=== Begin Enclosure ===

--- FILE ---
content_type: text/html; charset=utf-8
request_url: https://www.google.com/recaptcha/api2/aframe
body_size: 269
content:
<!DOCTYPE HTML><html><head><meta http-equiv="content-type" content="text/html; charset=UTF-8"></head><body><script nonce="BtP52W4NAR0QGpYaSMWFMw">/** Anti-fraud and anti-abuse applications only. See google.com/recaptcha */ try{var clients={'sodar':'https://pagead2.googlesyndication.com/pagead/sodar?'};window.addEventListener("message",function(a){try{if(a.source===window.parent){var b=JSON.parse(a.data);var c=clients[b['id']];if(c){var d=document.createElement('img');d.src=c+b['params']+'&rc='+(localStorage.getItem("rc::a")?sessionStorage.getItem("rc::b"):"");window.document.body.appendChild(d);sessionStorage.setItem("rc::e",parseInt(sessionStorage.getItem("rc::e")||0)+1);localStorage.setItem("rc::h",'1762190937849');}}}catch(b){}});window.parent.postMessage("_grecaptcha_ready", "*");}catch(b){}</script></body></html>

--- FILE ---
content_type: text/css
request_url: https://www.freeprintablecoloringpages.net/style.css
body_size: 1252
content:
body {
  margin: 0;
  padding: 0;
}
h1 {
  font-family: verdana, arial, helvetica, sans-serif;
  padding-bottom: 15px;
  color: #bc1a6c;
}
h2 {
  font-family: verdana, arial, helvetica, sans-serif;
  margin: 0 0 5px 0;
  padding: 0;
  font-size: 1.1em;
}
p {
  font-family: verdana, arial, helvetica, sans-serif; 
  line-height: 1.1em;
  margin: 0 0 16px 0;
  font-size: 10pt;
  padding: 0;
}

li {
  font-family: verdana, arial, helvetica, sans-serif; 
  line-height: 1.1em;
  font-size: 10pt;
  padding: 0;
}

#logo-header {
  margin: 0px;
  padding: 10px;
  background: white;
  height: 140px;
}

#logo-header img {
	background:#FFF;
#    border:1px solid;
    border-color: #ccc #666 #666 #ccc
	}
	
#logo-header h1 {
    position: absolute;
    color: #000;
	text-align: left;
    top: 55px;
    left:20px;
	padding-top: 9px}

=== End Enclosure ===

### Problem to solve
The full set of records above must be retyped exactly.

### Problem solution
--- FILE ---
content_type: text/html; charset=utf-8
request_url: https://www.google.com/recaptcha/api2/aframe
body_size: 269
content:
<!DOCTYPE HTML><html><head><meta http-equiv="content-type" content="text/html; charset=UTF-8"></head><body><script nonce="BtP52W4NAR0QGpYaSMWFMw">/** Anti-fraud and anti-abuse applications only. See google.com/recaptcha */ try{var clients={'sodar':'https://pagead2.googlesyndication.com/pagead/sodar?'};window.addEventListener("message",function(a){try{if(a.source===window.parent){var b=JSON.parse(a.data);var c=clients[b['id']];if(c){var d=document.createElement('img');d.src=c+b['params']+'&rc='+(localStorage.getItem("rc::a")?sessionStorage.getItem("rc::b"):"");window.document.body.appendChild(d);sessionStorage.setItem("rc::e",parseInt(sessionStorage.getItem("rc::e")||0)+1);localStorage.setItem("rc::h",'1762190937849');}}}catch(b){}});window.parent.postMessage("_grecaptcha_ready", "*");}catch(b){}</script></body></html>

--- FILE ---
content_type: text/css
request_url: https://www.freeprintablecoloringpages.net/style.css
body_size: 1252
content:
body {
  margin: 0;
  padding: 0;
}
h1 {
  font-family: verdana, arial, helvetica, sans-serif;
  padding-bottom: 15px;
  color: #bc1a6c;
}
h2 {
  font-family: verdana, arial, helvetica, sans-serif;
  margin: 0 0 5px 0;
  padding: 0;
  font-size: 1.1em;
}
p {
  font-family: verdana, arial, helvetica, sans-serif; 
  line-height: 1.1em;
  margin: 0 0 16px 0;
  font-size: 10pt;
  padding: 0;
}

li {
  font-family: verdana, arial, helvetica, sans-serif; 
  line-height: 1.1em;
  font-size: 10pt;
  padding: 0;
}

#logo-header {
  margin: 0px;
  padding: 10px;
  background: white;
  height: 140px;
}

#logo-header img {
	background:#FFF;
#    border:1px solid;
    border-color: #ccc #666 #666 #ccc
	}
	
#logo-header h1 {
    position: absolute;
    color: #000;
	text-align: left;
    top: 55px;
    left:20px;
	padding-top: 9px}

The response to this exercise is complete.